Paranoid people tend to "collect wounds," as Navarro puts it. They sort through history and mine it for every instance in which a group of people - in Roof's case, whites - has been wronged. Then, they use that as justification for a heinous act.
"What happens is, with paranoid ideation, the only way they see how to fix things is through violence," Navarro says.
With an imminent threat looming and all the evidence at their disposal suggesting the need for massive action, paranoid people assume responsibility for eliminating the perceived threat.
Enter trait two: narcissism.
"I'm not talking about the narcissism that would make you label a hotel chain after yourself," Navarro says. "I'm talking about narcissism where even though you lead a rather unfulfilled life you still see yourself as superior and somebody else as inferior."
That could explain why so many mass murders are committed by lone gunmen.
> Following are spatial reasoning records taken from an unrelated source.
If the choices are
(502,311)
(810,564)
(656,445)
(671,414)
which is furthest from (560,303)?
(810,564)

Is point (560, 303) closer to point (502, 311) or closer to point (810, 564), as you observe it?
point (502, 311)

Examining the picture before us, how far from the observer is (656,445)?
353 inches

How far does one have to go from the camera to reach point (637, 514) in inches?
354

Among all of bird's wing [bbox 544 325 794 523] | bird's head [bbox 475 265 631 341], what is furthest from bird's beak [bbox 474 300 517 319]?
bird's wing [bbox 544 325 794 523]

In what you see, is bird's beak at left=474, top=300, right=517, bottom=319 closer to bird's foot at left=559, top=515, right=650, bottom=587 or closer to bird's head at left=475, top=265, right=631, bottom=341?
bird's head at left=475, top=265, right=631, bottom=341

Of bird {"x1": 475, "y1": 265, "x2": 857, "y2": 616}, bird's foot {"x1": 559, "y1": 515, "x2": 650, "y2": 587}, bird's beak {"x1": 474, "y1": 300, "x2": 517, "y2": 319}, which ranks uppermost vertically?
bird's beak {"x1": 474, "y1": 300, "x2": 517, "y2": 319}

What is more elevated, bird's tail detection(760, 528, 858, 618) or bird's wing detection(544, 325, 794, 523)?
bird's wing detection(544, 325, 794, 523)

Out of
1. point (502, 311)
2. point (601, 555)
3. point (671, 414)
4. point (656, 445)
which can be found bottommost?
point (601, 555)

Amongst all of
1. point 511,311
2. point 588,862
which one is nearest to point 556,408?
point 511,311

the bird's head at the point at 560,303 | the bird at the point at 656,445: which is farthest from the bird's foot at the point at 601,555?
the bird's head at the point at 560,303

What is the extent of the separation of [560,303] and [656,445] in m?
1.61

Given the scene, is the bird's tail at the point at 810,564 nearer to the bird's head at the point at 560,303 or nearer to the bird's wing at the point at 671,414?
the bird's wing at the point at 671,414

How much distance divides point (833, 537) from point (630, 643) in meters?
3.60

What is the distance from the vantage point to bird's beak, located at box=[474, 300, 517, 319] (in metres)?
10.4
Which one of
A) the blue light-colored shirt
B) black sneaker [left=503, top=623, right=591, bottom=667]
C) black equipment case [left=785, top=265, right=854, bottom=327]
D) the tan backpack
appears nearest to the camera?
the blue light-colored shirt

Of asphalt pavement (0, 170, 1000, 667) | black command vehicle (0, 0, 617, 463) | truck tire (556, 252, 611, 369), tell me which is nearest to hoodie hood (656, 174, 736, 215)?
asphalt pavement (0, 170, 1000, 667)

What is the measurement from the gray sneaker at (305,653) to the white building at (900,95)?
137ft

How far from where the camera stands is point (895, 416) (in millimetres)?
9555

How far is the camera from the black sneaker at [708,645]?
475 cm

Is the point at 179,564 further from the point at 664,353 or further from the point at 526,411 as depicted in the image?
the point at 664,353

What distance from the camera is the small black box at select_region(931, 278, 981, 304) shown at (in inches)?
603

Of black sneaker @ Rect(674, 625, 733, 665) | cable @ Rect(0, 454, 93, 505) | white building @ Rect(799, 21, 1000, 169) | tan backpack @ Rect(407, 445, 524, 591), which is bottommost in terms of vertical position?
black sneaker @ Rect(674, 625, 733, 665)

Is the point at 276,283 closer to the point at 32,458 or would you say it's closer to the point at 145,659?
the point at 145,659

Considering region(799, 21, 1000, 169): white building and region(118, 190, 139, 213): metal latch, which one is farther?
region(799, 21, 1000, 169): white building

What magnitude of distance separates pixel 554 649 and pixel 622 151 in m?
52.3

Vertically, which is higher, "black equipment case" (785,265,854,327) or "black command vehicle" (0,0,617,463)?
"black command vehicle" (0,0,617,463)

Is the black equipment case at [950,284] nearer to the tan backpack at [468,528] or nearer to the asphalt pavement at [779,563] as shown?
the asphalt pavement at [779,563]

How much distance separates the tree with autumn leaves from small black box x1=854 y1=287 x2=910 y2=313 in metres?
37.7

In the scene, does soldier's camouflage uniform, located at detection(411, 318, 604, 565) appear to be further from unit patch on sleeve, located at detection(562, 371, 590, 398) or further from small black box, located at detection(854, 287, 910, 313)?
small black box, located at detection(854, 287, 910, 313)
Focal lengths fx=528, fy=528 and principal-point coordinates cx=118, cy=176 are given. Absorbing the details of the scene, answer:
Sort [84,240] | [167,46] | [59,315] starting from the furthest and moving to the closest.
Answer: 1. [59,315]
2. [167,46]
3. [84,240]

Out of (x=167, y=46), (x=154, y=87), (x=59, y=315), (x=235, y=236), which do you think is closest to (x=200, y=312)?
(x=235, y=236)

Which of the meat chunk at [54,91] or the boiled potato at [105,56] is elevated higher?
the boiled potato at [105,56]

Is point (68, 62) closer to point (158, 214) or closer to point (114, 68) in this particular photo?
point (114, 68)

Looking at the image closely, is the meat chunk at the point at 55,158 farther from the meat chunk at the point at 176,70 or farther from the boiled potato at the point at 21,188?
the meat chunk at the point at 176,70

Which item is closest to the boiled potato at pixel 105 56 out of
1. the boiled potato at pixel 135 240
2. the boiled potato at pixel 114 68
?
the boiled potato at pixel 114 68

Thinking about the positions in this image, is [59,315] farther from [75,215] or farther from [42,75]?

In their eyes, they aren't just killing a group of people; they're standing up for an entire ideology. They see one group of people as a force of evil and themselves not just as a force of good, but the only force of good qualified to get the job done.
After killing nine of the 12 members of the prayer group, Roof turned to an elderly woman named Sylvia Johnson, who later recalled that Roof asked her if she had been shot. She said no.
"And he said, 'Good, because we need a survivor because I'm going to kill myself,'" Johnson told CNN.
According to Navarro, killers want recognition for their brutal crime as if they are performing a heroic deed. Because in their eyes, that's exactly what they're doing.
"When you have this toxic combination of narcissism and paranoia, you can do anything because you're justified," Navarro says. "You fear something, you hate something, and you feel like you're entitled to deal with it by whatever means you want."